### GOAL OF THE EXERCISE
Begin the copy at the line containing "中国万年历黄历|万年历日历|万年历完整版" in the data below and end it at the line containing "绿绮为裳，飞燕相伴 |《阴阳师》雪女新皮肤情报", keeping each line exact and leaving out pictures.

WORKING DATA: Begin

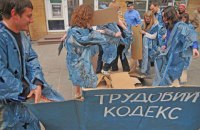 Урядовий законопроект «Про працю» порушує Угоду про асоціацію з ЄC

WORKING DATA: End
WORKING DATA: Begin

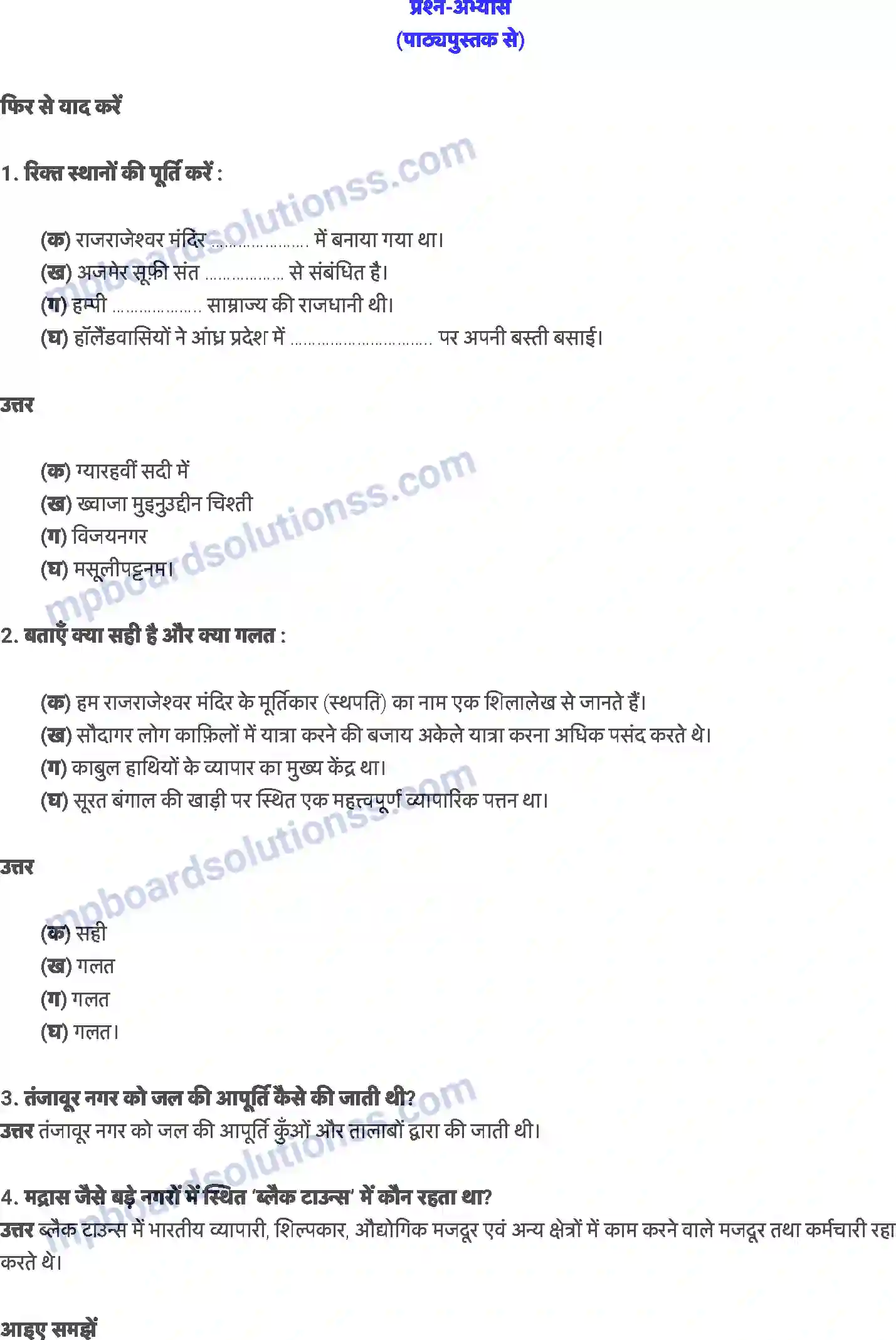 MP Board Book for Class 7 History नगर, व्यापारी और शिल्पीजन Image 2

WORKING DATA: End
WORKING DATA: Begin

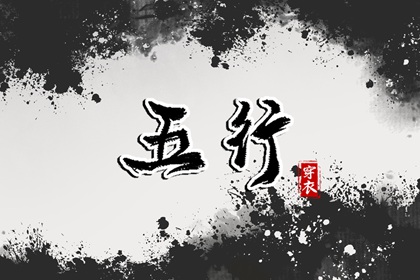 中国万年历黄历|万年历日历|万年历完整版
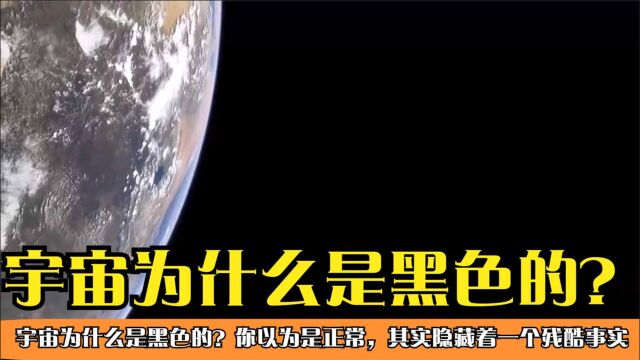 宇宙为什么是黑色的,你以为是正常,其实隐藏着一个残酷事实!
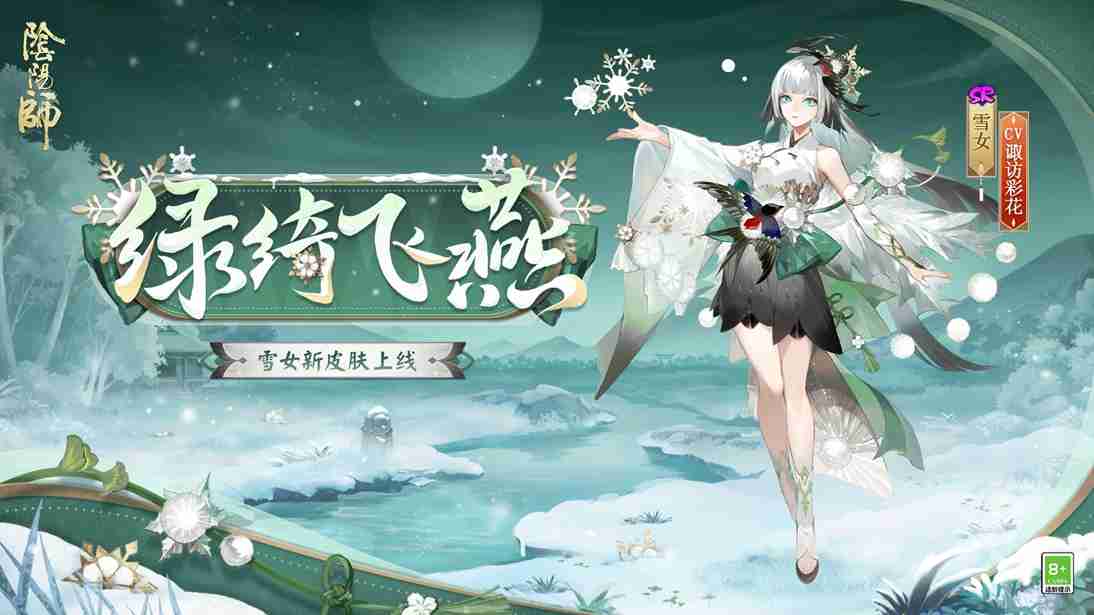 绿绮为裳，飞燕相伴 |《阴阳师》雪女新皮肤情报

WORKING DATA: End

### TASK SOLUTION
 中国万年历黄历|万年历日历|万年历完整版
 宇宙为什么是黑色的,你以为是正常,其实隐藏着一个残酷事实!
 绿绮为裳，飞燕相伴 |《阴阳师》雪女新皮肤情报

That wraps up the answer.